───── Reading text ─────

Student Feature: Bodybuilding one shake at a time

Student Feature: Bodybuilding one shake at a time

Most of us have avoided Italian food because we had it the night before. Most of us avoid cooking the same thing twice a week. Almost all of us avoid having pizza five times in one week, and then caving and have pizza anyway.

Ricardo Tellez is not most of us.

Since his freshman year, Ricardo has followed a strict diet, eating near the same thing every single day. His diet consists of four to five eggs and a protein shake every morning, a protein shake at lunch, and a protein shake, rice, and a piece of salmon or chicken at dinner.

Ricardo shows the same dedication to his routine as his diet, working out five times a week to better himself and achieve the goal he set.

“I started thinking about lifting in 8th grade… I was the skinniest person in my grade. I was bullied for it; they always called me skinny… If they had parties I wouldn’t be invited so I was just kind of left alone,” he said. “You see the movies; the big guys with muscles get the girls and have all the fun. I decided I wanted that.”

At first Ricardo only lifted, it was during the end of his freshman year that he began the diet, and he has been following it ever since.

“I know what I’m going to eat and when I’m going to eat it. Even on the weekends I wake up at 6 a.m. to make my own breakfast.”

In the beginning, most of Ricardo’s family didn’t believe he could keep the diet going, claiming that he wouldn’t be able to eat the same thing every day. His grandparents even advised against it, believing that he wouldn’t be able to be healthy if his diet was composed mainly of shakes.

To much surprise, the diet has had some somewhat negative effects.

“Right now I’m being more lenient, but when I was trying to get really ripped, I was way stricter. I never had a cheat meal. So when I went to Mexico for a visit, I went to McDonald’s. I ordered a Big Mac and was sick for three days.”

A similar situation occurred when he tried milk with his protein shake instead of water. Though it doesn’t bother Ricardo in the slightest, he plans to keep up his diet anyway, so the inability to digest other foods doesn’t really matter to him.

“Now that I’m going to college to study medicine, it’s going to be hard to keep up my diet and also get into med school,” Ricardo said.

He still plans to continue with his routine during college, despite having to return home every two weeks to get the materials for his shakes because there isn’t a nutrition depot on campus.

───── Available data ─────

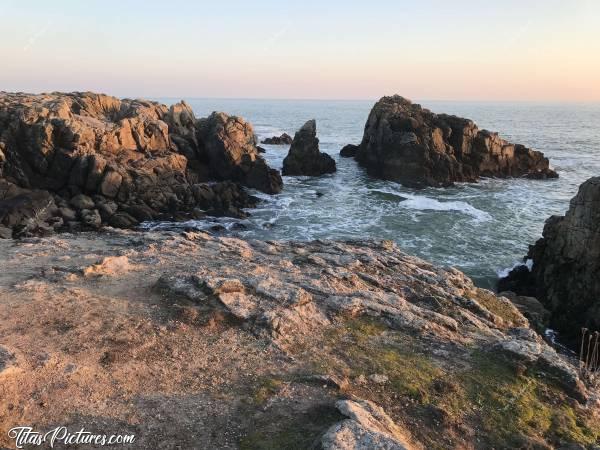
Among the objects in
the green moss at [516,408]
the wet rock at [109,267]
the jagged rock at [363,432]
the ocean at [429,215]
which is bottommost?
the ocean at [429,215]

─────

What this exercise asks ▸
**1.** From the student feature, extract the stretch from "In the beginning, most" through "somewhat negative effects.", copying it word for word.
**2.** Answer these questions using the student feature:
(a) How many eggs does Ricardo eat each morning?
(b) At what time does he wake up on weekends to make his own breakfast?
(c) How often will he have to return home during college to get the materials for his shakes?

Results for the exercise ▸
**1.**
In the beginning, most of Ricardo’s family didn’t believe he could keep the diet going, claiming that he wouldn’t be able to eat the same thing every day. His grandparents even advised against it, believing that he wouldn’t be able to be healthy if his diet was composed mainly of shakes.

To much surprise, the diet has had some somewhat negative effects.

**2.**
(a) Four to five
(b) 6 a.m.
(c) Every two weeks